We started to head to Sterling, which I thought was 5 miles away.. we drove for awhile though, and didn't see anything, except we did pass a car that was stopped in the middle of the road practically, looking at a bear. After driving for awhile, I thought maybe I'd been going the wrong way, because I hadn't hit Sterling. We drove back to a store and I asked a guy there, who said it was 25 miles away. The tour started soon, so I called and said I was lost. Then I find out that the Sterling tours ended 2 weeks ago, now they only have the dog sled tours in Seward still going on. I cancelled the reservation, and we decided we'd drive back down the road to see the bear again.
We parked about half a mile away from the bear (where it was safe to park), and walked alongside the road until we got to the opening. The bear was still there, so we took some pictures quickly, and then left carefully. It was still far from the road, but we didn't want to take any chances.
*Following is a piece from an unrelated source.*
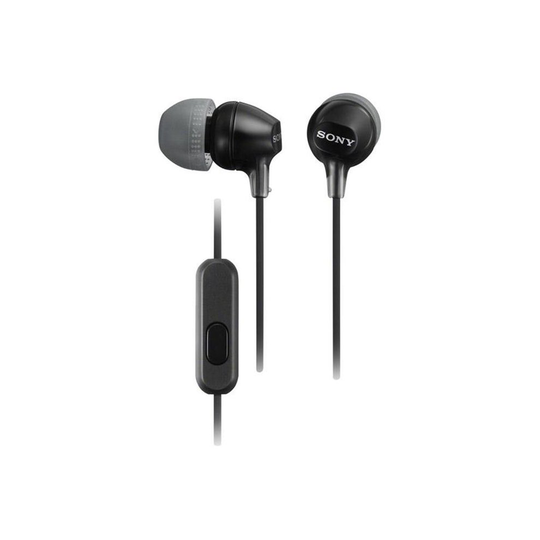 Sony MDREX15AP - B Black Fashion Color EX Earbud Headset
When we were done viewing the bear, we still had over an hour until our next tour, so we went back to the Sunrise Inn for a bit.
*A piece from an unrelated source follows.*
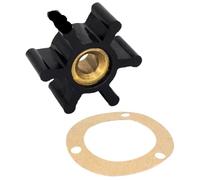 Water Pump Impeller With 3 Hole Gasket Kit Fits Pump 4.0 6.5 7.5 KW Generator Cooling Pump 131-0165 131-0267 131-0160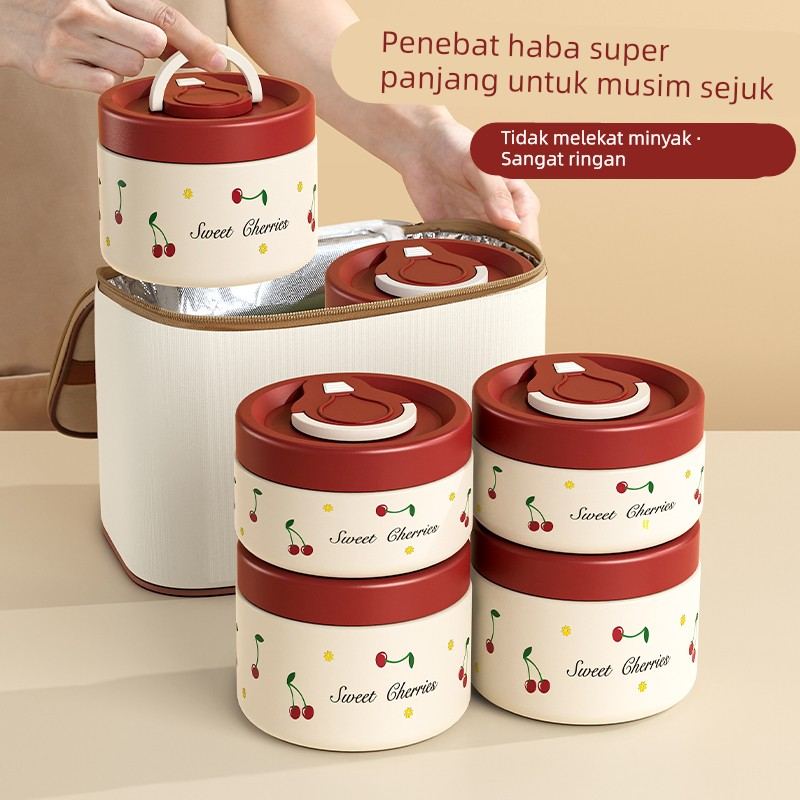 多层保温饭盒2025新款上班族24小时超长保温桶学生带饭便当盒餐盒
We left a little early again, thinking they'd probably have a gift shop to browse around while waiting (as everyone seemed to have). We get there and the sign on the door says "on shuttle, will be back soon". Since we were early, we didn't care. We walked over to a place which had gold panning equipment outside, and then a little store next to it.
We went in and talked to the owner of the store for awhile. He told us how the area was getting over-populated with bear, and how he was in his store the other day when he heard his freezer out back smashing into the wall. He went out to look and didn't see anything, it was dark, so he came back in, and then he realized there was a bear on the side of the store, knocking it a little.
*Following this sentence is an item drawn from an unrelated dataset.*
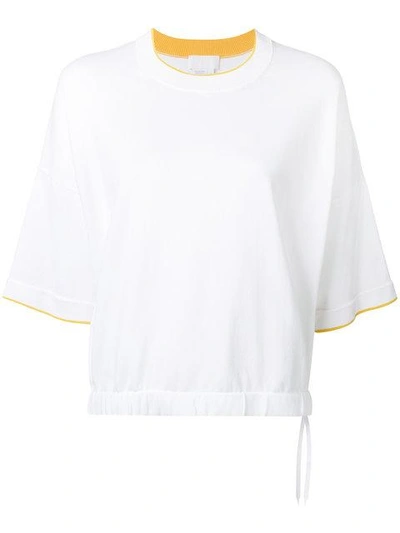 Shop Dkny Contrast Edging Top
He also said there were more animals that used to live there, but the bears ate most of them. There are a lot of fish around the Kenai Peninsula, so the bear eat those a lot. He said he fishes near them sometimes, but he has never had any problems. He carries a gun with him, and he would defend himself if he had to. Once he almost had an issue, but the bear backed down..
It's always more interesting to me to hear these stories from the locals themselves, rather than hear facts about the area from tour guides, most who are only seasonal workers. It was time for our tour, so we left the store and went back to the place to check in. When we talked with that guy though, he said he wasn't doing anymore rafting tours that year and it must be another place, but there were a lot nearby.
I went back to the car and looked at the paperwork and found the milepost to look for. We found it, and were right on time luckily. I was glad to have stopped at the wrong place though, only to have spoken with the store owner, and to buy a few things from him.
The 2 hour float would take us down a part of the Upper Kenai River, known for it's fishing. The tour was by Alaskan Wildland Adventures, for $49 a piece, and the tour guide said it was her last run of the season. She was happy because it was just the two of us, and that made it easier on her to paddle around. Also, she didn't have to do some other job, which seemed more difficult and not as fun haha.
The float was very peaceful, and became dull near the end. I guess being young, I like more excitement. The highlight of the trip, was seeing a bald eagle up pretty close. It flew by us and landed in a tree, and I was able to take pictures of it that came out pretty well for being in a raft.
After the eagle, we started seeing a lot of fisherman.
Apparently there would be more a few weeks later, when the Silver Salmon came out. Right now there were a lot of Sockeye's, aka "Zombie Fish" because they go up stream and starve themselves to death. While they're dying, they can start to decay and still be alive. They also can lose there senses that keep them from swimming at the right depth, so sometimes you see them swimming along the surface.
When our float ended, they shuttled us back, and we passed the bear site we'd seen earlier. This time we noticed cubs with the grizzly bear. They weren't visible when we had gone earlier.
When I got back to the car, I checked my phone and a message for Aurora Charters said the Deep Sea Fishing tour was cancelled tomorrow due to gale force winds. We were both disappointed because we'd never done that before. Since we didn't have to wake up early, we decided to drive to Homer. Some people said it was worth it, others said it wasn't worth it, so we decided we'd see for ourselves.
It was a nice drive to Homer, but long.
By the time we arrived, almost everything had closed. We went to the very end of the spit, and took pictures.
We stopped at the Alaska Islands & Ocean Visitor Center, which was closed, but they had a trail to hike, so we decided to check it out. We didn't walk that far, but we made it to the ocean and took some pictures before heading back out.
We stopped one last time at a viewing area up high, that we had passed right before coming into the Homer area. It's a nice viewing area of the whole spit.
The sun was starting to go down while we left..of course that takes forever in Alaska, which is very nice. We continued all the way back to Soldotna, and then my mother wanted to stop at Dairy Queen, so we did. Then she wanted to stop to take a picture of the sunset, so I pulled off the road and we did.
Not more to say about that, except that we drove back to the Sunrise Inn and
worked out what we'd do the next day, since we wouldn't be deep-sea fishing.